第84話 鏡開き

『鏡開き・鏡割り』


 正月に、神様や仏様に供えた鏡餅を下げて食べる、日本の年中行事[。神仏に感謝の気持ちを示し、無病息災などを祈り、供えられた餅を食べる。武道を嗜む南山之寿。正月明けの稽古というと、鏡開きを思い出す。鈍った身体。寒い空間が更に追い打ちをかける。開放的なものゆえ、寒さが厳しい道着。油断しようものなら、気を失いそうになる南山之寿。


 今日の稽古は、鏡開き式。稽古の後には、餅を振る舞う。汁粉の甘さが脳天に突き刺さり、もがき苦しむ南山之寿。今年のあんこは自家製ではなく缶詰。調子にのって数種類開封し、汁粉を作成。丼で汁粉を食す南山之寿。甘さで目が眩む始末。


 『餅』という文字を見ては、思い出す旅路。若が小学生一年頃のこと。電車にハマっていた若。電車で旅行に行きたいと言う。運転しなくて良い旅行も悪くは無い。車内でビールとおつまみを片手に、旅ができる。そう思っていた南山之寿。甘かった。


 若が提案してきたのは、電車の大回り。例えば、東京から有楽町に行けば一駅。それを反対方向に、かつ一度通った駅は通らないという条件で移動。どこで、そんな知識を得たんだ、若。安請け合いなどするものではないと後悔する南山之寿。


 乗り継ぎ駅や移動ルート、時刻についてを調べるのは南山之寿。意外と難しいが、パズルの様で面白い。早朝から夜までのルートを作成。そして、夏休みに決行。旅のお供に、大福と煎餅。若の所望。渋い選択。


 基本的には普通列車の旅。特急料金を払って乗り込む路線が無い。湘南、北関東、都心、房総半島、どこにいるのか、どこに向かっているのか分からなくなる南山之寿。とは言いつつも、行き先は決まっている。指摘はご容赦願う。


 車窓にも飽き、唯一の心の救いは旅のお供。お供が切れ、途中立ち寄る駅で食べる、駅弁に立食い蕎麦。立上がれと南山之寿を励ます品々。駅のホームに一時間滞在するのは、生まれて初めての経験。

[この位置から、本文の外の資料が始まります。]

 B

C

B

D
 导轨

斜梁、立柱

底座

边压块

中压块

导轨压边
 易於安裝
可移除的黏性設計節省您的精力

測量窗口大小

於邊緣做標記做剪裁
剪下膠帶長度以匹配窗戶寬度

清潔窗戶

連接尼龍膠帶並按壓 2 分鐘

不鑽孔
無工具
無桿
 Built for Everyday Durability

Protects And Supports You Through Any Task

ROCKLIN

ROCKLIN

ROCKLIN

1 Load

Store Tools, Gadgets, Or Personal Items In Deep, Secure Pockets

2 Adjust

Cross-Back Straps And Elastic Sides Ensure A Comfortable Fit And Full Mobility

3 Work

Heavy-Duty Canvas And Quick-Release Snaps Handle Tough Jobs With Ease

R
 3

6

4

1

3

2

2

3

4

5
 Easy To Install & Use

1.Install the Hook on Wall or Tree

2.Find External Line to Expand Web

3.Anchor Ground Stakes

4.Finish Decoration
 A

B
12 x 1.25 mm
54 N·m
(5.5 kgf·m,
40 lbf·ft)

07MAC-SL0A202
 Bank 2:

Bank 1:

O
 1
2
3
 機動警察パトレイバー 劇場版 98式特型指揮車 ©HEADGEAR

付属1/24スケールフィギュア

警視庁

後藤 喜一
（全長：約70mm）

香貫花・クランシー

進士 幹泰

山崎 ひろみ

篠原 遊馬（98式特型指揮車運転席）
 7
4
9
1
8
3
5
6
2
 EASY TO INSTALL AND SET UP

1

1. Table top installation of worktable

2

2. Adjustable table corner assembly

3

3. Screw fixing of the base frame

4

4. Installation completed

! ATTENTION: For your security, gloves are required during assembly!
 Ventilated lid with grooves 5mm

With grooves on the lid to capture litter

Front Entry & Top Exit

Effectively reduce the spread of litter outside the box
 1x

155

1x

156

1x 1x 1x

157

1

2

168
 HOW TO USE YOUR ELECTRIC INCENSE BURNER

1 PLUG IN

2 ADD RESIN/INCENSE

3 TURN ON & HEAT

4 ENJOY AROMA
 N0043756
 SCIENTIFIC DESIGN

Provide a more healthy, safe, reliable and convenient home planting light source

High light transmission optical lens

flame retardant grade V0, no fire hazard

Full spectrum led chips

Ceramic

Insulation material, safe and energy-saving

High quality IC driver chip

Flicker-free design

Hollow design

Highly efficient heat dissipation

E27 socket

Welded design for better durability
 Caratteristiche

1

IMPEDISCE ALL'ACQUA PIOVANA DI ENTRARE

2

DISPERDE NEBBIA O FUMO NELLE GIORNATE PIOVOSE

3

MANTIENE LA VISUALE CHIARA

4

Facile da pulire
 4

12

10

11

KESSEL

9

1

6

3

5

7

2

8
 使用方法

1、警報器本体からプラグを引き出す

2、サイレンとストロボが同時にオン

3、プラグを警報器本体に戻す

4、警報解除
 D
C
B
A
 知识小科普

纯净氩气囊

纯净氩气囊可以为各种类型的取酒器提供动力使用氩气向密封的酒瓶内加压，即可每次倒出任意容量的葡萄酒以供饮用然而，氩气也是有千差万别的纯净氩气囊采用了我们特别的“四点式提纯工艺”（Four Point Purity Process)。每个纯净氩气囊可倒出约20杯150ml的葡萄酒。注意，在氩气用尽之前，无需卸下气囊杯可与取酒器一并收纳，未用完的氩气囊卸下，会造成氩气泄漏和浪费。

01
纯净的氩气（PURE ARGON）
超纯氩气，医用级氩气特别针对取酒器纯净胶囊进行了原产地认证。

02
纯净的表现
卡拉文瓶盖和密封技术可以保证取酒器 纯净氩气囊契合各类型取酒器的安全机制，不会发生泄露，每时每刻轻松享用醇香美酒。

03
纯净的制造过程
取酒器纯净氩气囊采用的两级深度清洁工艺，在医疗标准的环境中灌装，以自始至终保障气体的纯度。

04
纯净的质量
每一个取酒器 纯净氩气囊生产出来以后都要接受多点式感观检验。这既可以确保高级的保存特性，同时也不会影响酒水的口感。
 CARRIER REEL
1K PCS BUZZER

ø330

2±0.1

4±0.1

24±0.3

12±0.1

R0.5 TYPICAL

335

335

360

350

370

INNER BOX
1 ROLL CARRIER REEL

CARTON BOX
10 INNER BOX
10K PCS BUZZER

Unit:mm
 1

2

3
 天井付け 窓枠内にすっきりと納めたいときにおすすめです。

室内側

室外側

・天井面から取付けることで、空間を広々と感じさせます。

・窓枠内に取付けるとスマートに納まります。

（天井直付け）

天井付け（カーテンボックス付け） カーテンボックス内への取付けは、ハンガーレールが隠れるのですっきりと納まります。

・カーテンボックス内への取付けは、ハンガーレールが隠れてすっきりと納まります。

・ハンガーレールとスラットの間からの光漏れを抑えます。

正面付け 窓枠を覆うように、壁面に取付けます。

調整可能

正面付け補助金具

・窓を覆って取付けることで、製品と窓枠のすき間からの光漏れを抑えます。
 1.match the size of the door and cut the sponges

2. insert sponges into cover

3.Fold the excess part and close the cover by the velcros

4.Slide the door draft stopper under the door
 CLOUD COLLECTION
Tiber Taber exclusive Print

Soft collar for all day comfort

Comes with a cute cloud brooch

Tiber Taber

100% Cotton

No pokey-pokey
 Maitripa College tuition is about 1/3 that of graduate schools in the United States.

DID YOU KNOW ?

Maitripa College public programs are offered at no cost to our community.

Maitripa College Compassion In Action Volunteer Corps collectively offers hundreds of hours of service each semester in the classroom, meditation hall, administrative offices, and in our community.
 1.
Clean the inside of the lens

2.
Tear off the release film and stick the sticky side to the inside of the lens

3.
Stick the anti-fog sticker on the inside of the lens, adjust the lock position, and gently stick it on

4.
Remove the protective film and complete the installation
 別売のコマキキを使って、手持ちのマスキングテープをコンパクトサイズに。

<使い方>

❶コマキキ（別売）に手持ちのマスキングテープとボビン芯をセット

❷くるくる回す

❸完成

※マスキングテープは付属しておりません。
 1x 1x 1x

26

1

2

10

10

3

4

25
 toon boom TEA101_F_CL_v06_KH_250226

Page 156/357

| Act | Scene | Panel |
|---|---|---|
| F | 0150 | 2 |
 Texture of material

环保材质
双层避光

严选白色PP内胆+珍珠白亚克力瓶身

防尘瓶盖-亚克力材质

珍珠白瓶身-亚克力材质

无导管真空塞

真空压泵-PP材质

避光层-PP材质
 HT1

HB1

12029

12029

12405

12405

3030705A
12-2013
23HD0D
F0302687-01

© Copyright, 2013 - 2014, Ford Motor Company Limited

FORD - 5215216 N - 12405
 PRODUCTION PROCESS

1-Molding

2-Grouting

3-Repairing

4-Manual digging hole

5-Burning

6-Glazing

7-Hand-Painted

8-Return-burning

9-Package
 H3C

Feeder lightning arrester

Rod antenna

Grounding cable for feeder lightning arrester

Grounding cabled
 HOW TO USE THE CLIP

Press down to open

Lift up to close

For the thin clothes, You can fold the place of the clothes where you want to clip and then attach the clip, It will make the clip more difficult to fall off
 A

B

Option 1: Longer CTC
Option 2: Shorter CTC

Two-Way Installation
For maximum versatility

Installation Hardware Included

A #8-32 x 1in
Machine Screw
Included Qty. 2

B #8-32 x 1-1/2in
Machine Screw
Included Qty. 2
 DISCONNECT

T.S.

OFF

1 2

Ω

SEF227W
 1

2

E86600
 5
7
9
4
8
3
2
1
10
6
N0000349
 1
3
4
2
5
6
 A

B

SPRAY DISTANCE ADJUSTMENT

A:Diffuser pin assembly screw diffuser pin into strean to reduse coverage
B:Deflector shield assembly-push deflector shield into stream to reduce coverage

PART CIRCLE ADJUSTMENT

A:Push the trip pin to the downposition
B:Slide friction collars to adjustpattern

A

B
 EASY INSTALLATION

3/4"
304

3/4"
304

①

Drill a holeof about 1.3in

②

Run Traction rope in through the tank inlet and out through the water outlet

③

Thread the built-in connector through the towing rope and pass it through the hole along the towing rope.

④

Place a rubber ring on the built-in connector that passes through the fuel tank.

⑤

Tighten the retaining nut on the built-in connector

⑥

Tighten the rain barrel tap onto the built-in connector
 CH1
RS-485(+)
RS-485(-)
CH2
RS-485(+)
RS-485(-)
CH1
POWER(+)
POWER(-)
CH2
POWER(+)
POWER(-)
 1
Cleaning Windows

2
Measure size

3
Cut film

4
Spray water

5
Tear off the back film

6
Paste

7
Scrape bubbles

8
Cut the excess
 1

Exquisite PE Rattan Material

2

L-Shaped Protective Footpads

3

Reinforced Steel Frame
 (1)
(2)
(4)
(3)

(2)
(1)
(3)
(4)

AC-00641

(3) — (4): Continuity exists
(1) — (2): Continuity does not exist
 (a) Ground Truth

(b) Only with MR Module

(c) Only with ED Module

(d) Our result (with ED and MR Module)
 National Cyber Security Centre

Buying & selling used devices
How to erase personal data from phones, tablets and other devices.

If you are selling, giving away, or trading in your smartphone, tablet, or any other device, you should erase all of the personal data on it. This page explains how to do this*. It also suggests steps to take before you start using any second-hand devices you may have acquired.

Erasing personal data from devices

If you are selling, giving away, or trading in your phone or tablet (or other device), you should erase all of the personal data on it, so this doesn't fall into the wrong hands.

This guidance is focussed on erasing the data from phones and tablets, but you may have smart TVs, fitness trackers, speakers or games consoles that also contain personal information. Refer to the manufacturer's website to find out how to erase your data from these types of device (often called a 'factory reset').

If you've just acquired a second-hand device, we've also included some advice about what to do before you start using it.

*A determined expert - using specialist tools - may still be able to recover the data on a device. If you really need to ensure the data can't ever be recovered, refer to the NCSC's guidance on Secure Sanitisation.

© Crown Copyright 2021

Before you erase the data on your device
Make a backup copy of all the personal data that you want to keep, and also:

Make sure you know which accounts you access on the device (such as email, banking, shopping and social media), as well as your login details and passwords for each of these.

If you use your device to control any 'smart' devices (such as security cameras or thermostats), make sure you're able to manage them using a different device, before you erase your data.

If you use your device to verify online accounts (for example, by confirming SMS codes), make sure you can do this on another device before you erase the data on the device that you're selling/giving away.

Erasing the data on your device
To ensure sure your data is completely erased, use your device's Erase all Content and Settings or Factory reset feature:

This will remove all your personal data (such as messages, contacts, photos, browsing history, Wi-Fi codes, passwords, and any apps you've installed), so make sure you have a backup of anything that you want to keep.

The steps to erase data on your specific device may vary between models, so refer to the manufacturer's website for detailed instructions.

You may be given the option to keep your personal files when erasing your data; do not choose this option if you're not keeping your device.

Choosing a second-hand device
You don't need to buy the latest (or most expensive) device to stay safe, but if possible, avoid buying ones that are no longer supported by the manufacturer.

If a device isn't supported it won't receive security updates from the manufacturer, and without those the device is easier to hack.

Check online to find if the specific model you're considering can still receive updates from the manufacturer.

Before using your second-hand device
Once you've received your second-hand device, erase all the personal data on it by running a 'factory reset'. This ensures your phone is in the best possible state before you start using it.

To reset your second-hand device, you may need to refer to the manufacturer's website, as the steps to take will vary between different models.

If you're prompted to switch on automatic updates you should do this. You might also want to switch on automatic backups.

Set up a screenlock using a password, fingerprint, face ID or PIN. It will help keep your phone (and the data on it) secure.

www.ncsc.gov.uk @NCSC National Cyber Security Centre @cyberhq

 途中の駅から同じ電車に乗り合わせた、中学生と思われる一人の少年。降りる駅、乗る電車が尽く被る。たぶん同じ電車旅。慣れているのだろうか、無駄の無い動き。Google先生に引率してもらっている南山之寿。無駄な動きに、小さな間違えが散発。少年は手帳を広げ旅路を確認したり、デジカメの写真を整理。暫らく彼に着いて行きたくなる南山之寿。


『餅は餅屋』

 

 やはり、専門家には敵わない。そして、この『餅』という文字に繋がる大回り。無駄な文章の旅路。

 

 目的の駅に到着し、開く電車の扉。無事に長旅が終わり、安堵の息をつく南山之寿。その後直ぐに、家まで帰らねばならないことに気が付く。安堵の息は、ため息に変わる。


 ――やはり、家に帰るまでが旅。